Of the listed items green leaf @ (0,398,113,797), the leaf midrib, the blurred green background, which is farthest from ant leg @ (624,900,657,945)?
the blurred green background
---
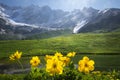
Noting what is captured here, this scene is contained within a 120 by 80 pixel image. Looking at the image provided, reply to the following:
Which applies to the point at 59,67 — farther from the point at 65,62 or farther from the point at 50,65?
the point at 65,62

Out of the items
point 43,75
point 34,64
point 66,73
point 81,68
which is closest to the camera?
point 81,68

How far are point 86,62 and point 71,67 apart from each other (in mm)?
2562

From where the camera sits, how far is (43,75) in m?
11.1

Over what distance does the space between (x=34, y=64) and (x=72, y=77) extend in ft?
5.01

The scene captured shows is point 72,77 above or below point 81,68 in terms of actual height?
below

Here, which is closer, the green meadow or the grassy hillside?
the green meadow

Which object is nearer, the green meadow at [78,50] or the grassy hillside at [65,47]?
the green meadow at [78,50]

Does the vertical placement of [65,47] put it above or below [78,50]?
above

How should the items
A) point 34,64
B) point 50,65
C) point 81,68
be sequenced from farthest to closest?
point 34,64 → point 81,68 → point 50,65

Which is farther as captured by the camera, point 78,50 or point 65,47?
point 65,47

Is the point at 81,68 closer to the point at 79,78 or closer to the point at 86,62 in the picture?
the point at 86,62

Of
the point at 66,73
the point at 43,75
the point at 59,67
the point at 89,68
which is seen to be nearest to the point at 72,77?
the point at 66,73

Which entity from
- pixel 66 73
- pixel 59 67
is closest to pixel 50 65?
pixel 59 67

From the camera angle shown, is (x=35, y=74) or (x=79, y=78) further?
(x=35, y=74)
* * *
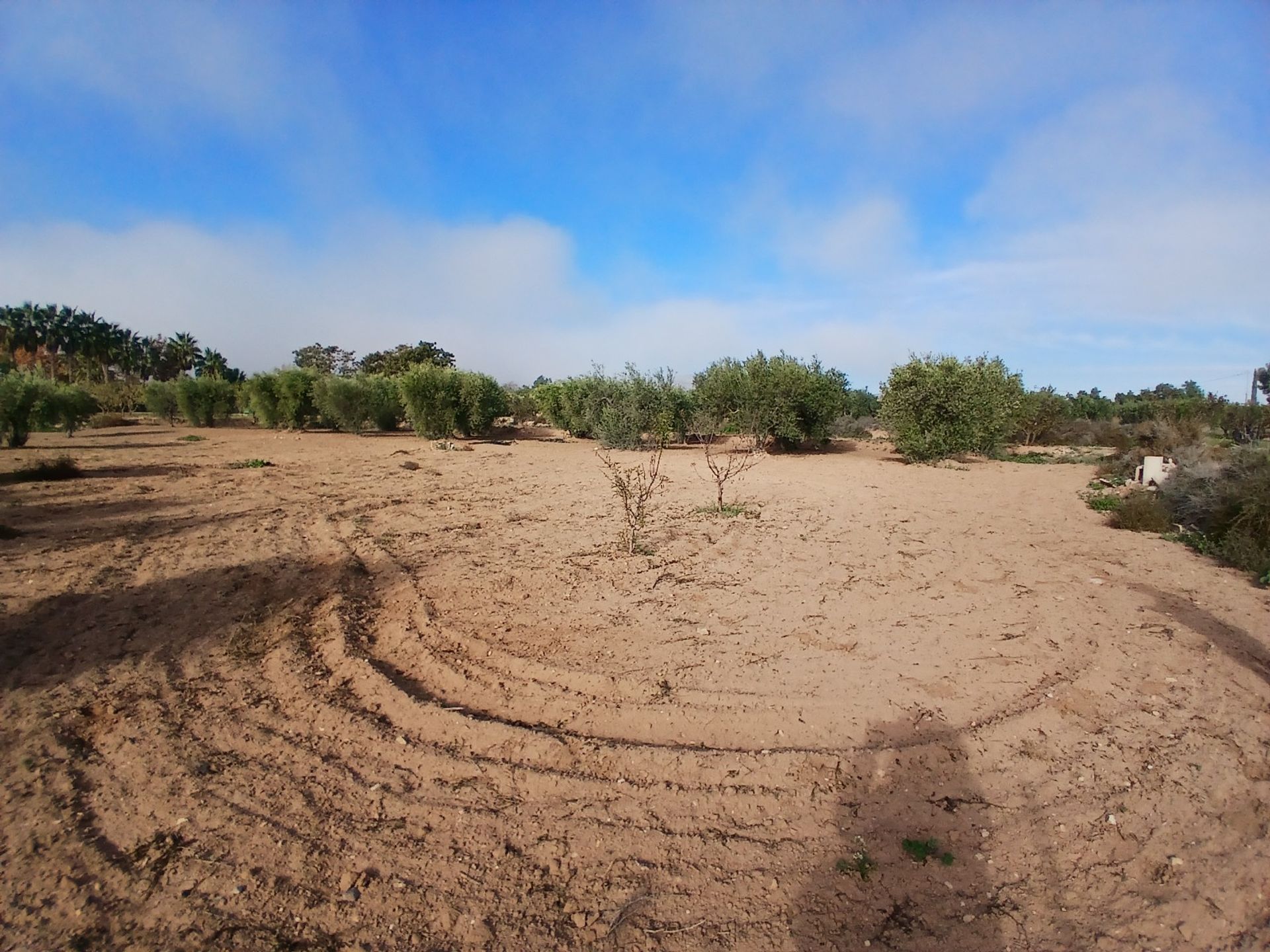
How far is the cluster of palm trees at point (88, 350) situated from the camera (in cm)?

*Your task*.
Please find each line above that contains the word "grassy" and copy those lines.

*Result of this exercise*.
Here, which is closer, the green meadow or the grassy hillside?
Which object is nearer, the green meadow at [78,50] or the grassy hillside at [65,47]?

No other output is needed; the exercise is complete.